CIMB Group Holdings Bhd group chief executive officer Novan Amirudin (left) and group chief financial officer Khairul Rifaie (right).
PETALING JAYA: CIMB Group Holdings Bhd remains cautious about its 2025 prospects, staying vigilant amid external and geopolitical uncertainties, according to group chief executive officer Novan Amirudin.
“While challenges persist, we expect resilience across our Asean markets where we operate and anticipate our core financial performance to continue on a positive trajectory, in tandem with profitability prioritisation without compromising investments and resiliency,” Novan said in a statement.
“As we chart the group’s next phase of growth with our new strategic plan, we remain steadfast as a purpose-led organisation in our commitment to advancing customers and society across Asean.
“We will prioritise optimising our capital and resources and continue to drive sustainable growth, making this organisation simpler, better and faster,” he added.
In the fourth quarter ended Dec 31, 2024 (4Q24), CIMB’s net profit rose 5% to RM1.8bil from RM1.7bil in the previous corresponding quarter, translating to an earnings per share (EPS) of 16.78 sen, up from 16.09 sen a year ago.
Revenue for the quarter, however, dipped slightly to RM5.32bil from RM5.37bil in 4Q23.
For the full financial year 2024 (FY24), CIMB’s earnings rose 10.7% year-on-year (y-o-y) to RM7.7bil, or an EPS of 72.27 sen, while revenue increased 6.1% to RM22.3bil.
The banking group has proposed a second interim dividend of 20 sen per share, bringing the total proposed annual dividend to 47 sen per share.
This translates to a record total dividend payout of RM5.04bil.
The stronger financial results led to a significant improvement in return on average equity (ROE) to 11.2%, up 50 basis points (bps) y-o-y.
Its operating income rose 6.1% y-o-y to RM22.3bil in FY24, contributed by growth in net interest income (NII) and non-interest income (NOII).

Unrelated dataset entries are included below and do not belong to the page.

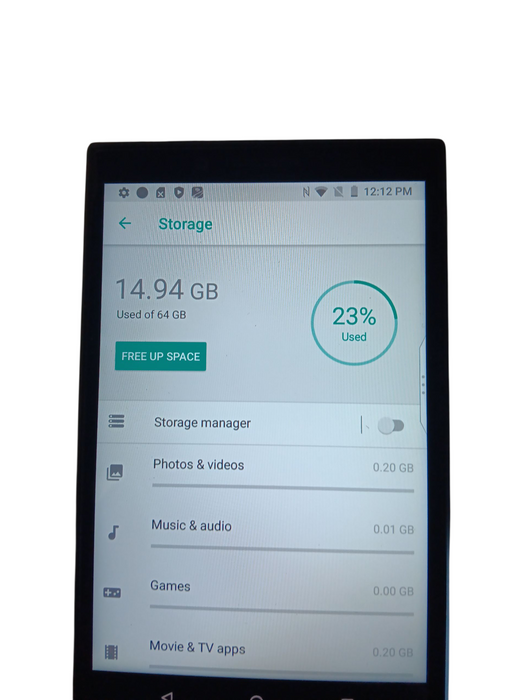 Blackberry Key 2 - 64GB - Black [BBF100-2] Read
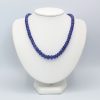 "Beautiful Beads" Estate Tanzanite Necklace - Image 3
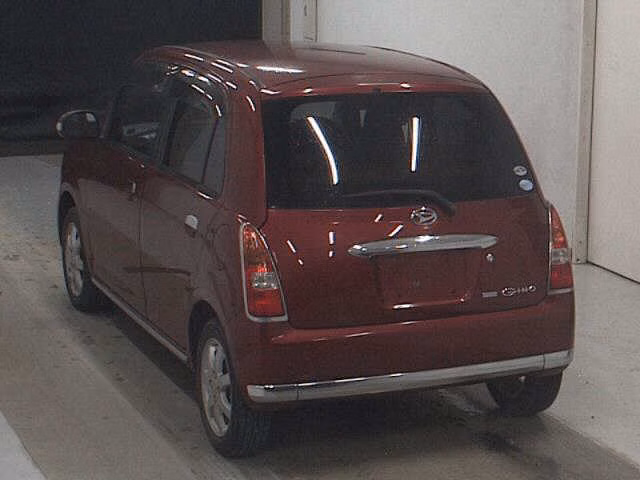 DAIHATSU MIRA GINO
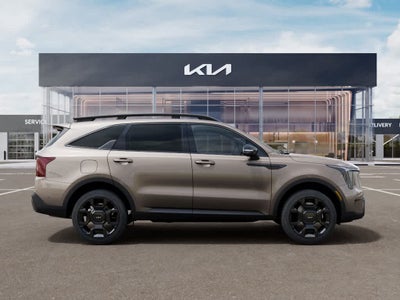 2026 Kia Sorento Plug-In Hybrid X-Line SX Prestige AWD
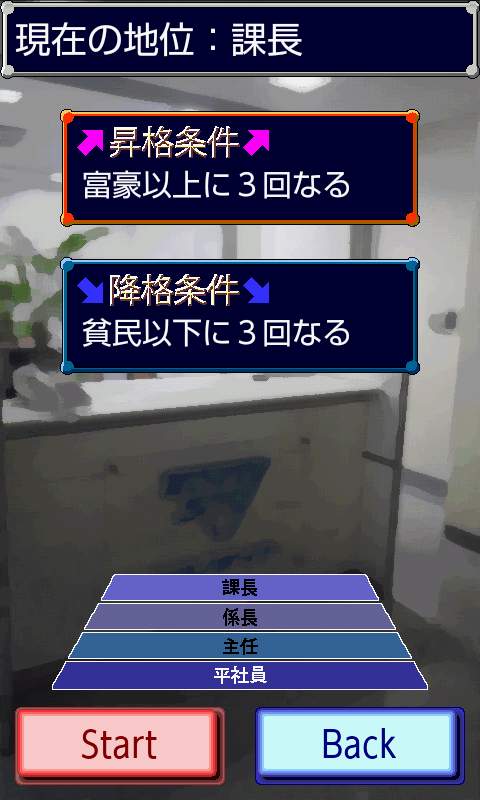 androidアプリ 成りあがり大富豪攻略スクリーンショット3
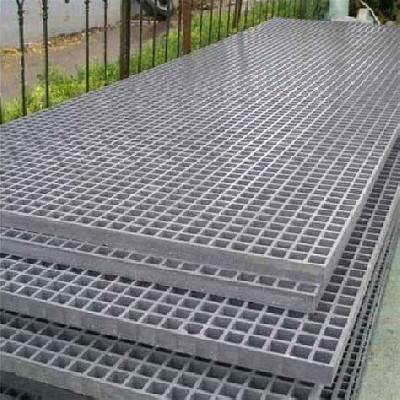 Mild Steel Grating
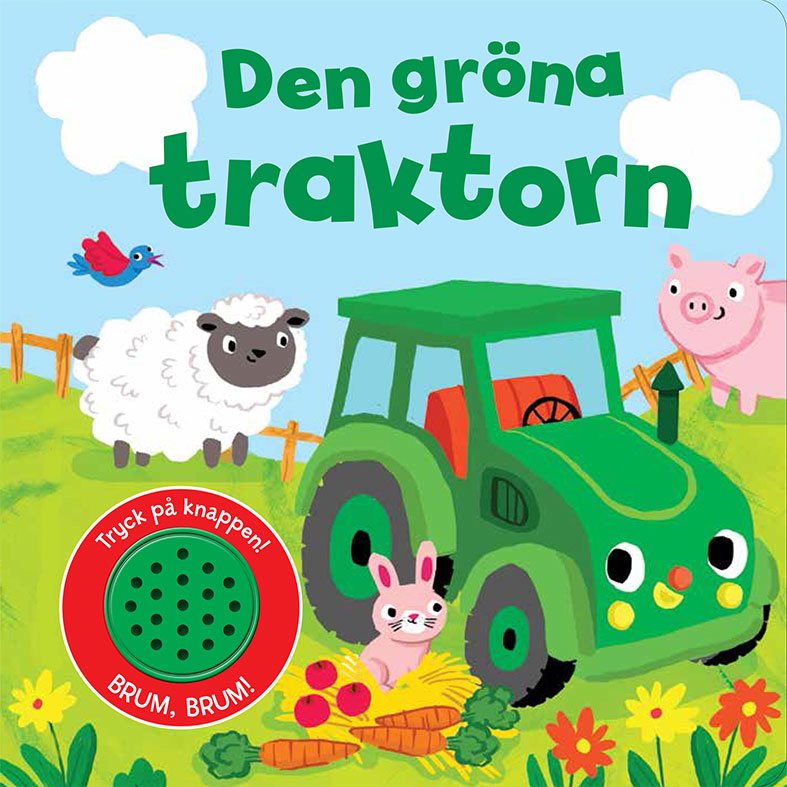 Den gröna traktorn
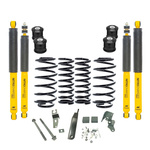 Zestaw zawieszenia OME Nitrocharger+ Standrd Medium do Suzuki Jimny 3-drzwiowy (2018 - )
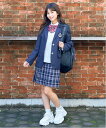 【SALE/10%OFF】Lovetoxic 【卒服】【セレモニー】リボンネクタイつきチェックプリーツスカパン ナルミヤオンライン スーツ・フォーマル スーツパ...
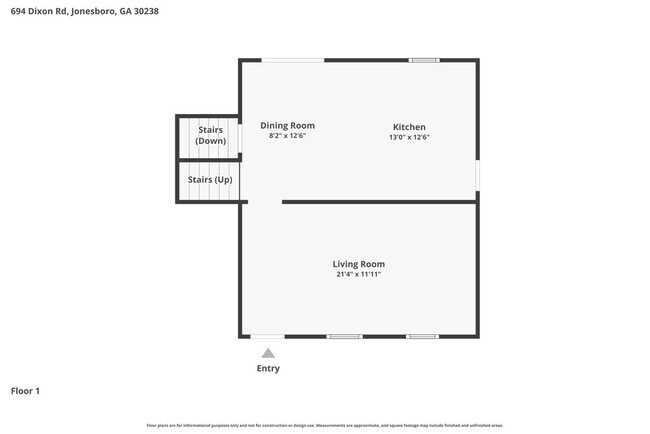 Foto del edificio - 694 Dixon Rd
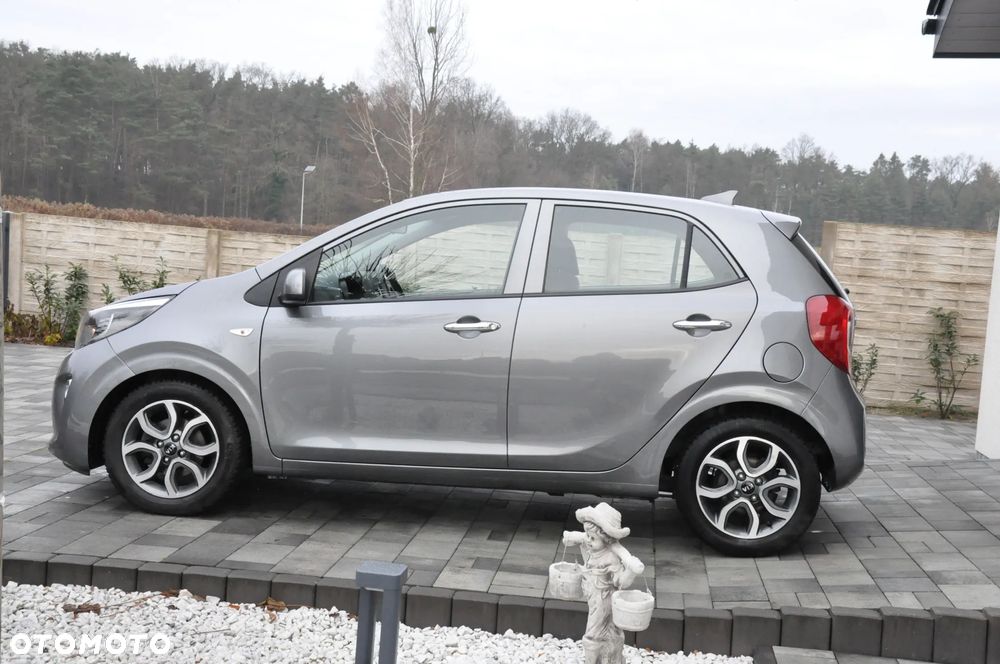 Kia Picanto 1.0 L Business Line - 3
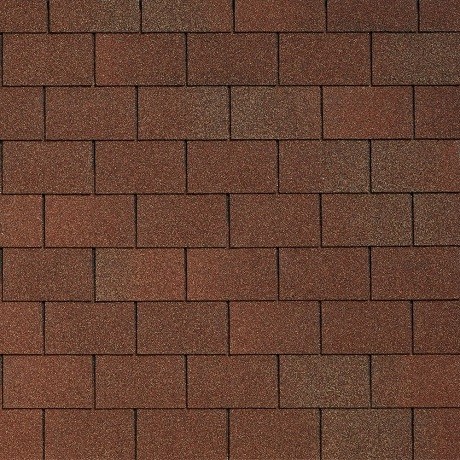 Гибкая черепица Tegola TOSCANA terracotta 406 купить в Мурманске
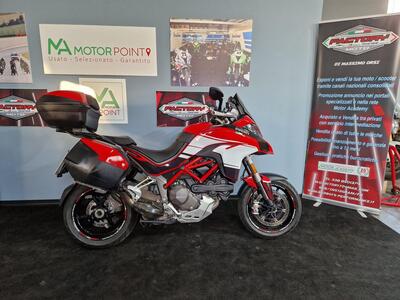 Ducati Multistrada 1200 S (2015 - 17) usata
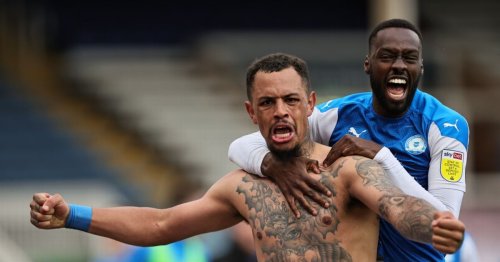 Jonson Clarke Harris 'interested' in Rangers transfer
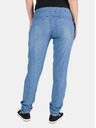 Sam 73 Pantaloni de damă albaștri SAM 73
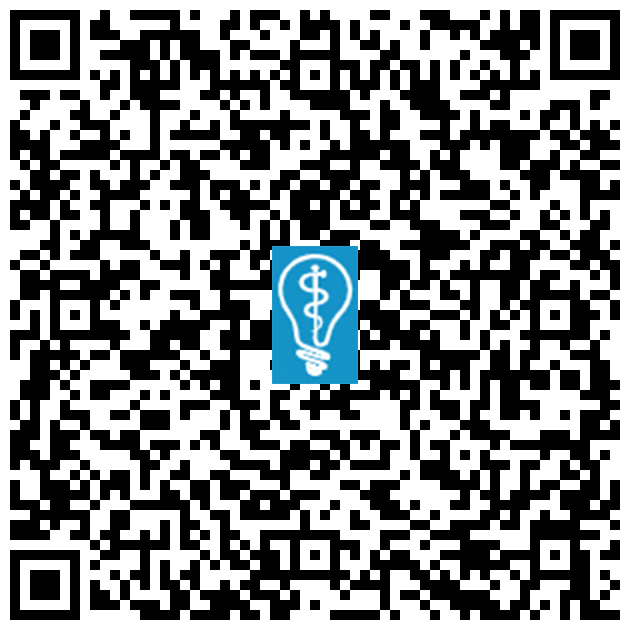 QR code image for The Dental Implant Procedure in Palmdale, CA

CIMB said its NII was up 5.3% y-o-y to RM15.4bil, driven by a healthy loan growth, while NOII grew 8.1% y-o-y to RM6.9bil, on the back of strong client franchise business and trading income, improving NOII ratio to 31%.
On a constant currency basis, CIMB’s total gross loans grew by a healthy 4.8% y-o-y, in line with market trends.
Under its deposit-led strategy, total deposits increased 5.2% y-o-y, while current account savings account (Casa) balances rose 7.7% y-o-y, boosting the Casa ratio to 43.1% as of December 2024.
The bank’s cost-to-income ratio improved 20 bps to a sustainable 46.7%, as operating expenses remained under control.
Pre-provisioning operating profit grew 6.6% y-o-y to RM11.88bil.
Total provisions fell 5.5% y-o-y to RM1.5bil, driven by improved asset quality.
The gross impaired loans ratio dropped 60 bps to 2.1%, while allowance coverage hit a record 105.3%.
The group continues to be well-capitalised as its common equity tier-one ratio remained strong at 14.6%, providing future flexibility for it to absorb any potential increase in capital requirements.
“We are pleased that our strategy to pivot towards client franchise income, pricing discipline and deposits have led to a strong FY24 performance.
“The results reflect the success of the Forward23+ strategic plan, credited to portfolio reshaping, efficiency and resiliency, and improved asset quality.
“Our focus to be the leading focused Asean bank proves to benefit us, helping us to prioritise our customers,” Novan said.
CIMB shed 4.99% yesterday to close at RM7.81.